[Stored data entries]

◆ ◆ ◆ ◆ ◆ ◆ ◆

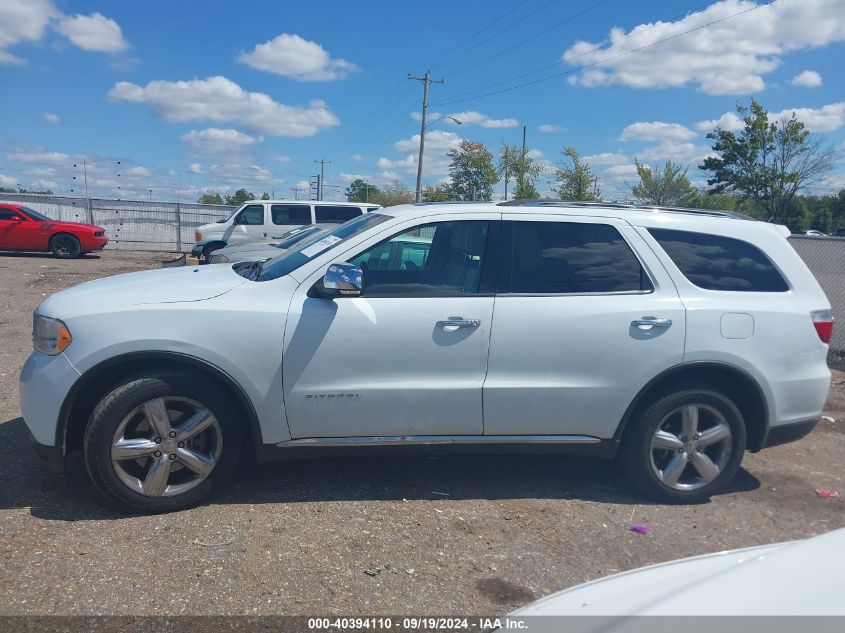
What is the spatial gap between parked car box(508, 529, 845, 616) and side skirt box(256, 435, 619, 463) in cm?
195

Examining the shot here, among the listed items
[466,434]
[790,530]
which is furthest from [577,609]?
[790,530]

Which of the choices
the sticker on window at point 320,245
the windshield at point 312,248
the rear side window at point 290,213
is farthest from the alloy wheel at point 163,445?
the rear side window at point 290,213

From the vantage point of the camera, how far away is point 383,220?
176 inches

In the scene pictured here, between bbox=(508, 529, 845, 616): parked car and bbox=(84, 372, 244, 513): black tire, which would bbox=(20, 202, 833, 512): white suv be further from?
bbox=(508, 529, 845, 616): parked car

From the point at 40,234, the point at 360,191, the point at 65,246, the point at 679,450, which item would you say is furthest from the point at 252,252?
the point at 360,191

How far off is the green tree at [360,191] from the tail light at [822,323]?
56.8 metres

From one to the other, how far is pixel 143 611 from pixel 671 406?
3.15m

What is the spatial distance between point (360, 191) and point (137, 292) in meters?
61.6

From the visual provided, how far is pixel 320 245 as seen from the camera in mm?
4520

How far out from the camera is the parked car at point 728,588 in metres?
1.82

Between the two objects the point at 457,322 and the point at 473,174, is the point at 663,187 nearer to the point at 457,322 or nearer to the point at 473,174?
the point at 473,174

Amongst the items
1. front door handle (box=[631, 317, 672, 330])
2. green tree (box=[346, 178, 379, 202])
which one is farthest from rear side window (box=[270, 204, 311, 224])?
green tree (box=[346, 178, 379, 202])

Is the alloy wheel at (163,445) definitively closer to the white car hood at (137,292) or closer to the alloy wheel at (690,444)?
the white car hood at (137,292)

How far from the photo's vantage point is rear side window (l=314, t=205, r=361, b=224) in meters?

◆ ◆ ◆ ◆ ◆ ◆ ◆

■ TO BE DONE
Pull out every line above that contains the string "meters".

■ FINAL RESULT
What is the spatial distance between point (360, 191) and point (137, 292) in meters?
How far from the photo's vantage point is rear side window (l=314, t=205, r=361, b=224) in meters?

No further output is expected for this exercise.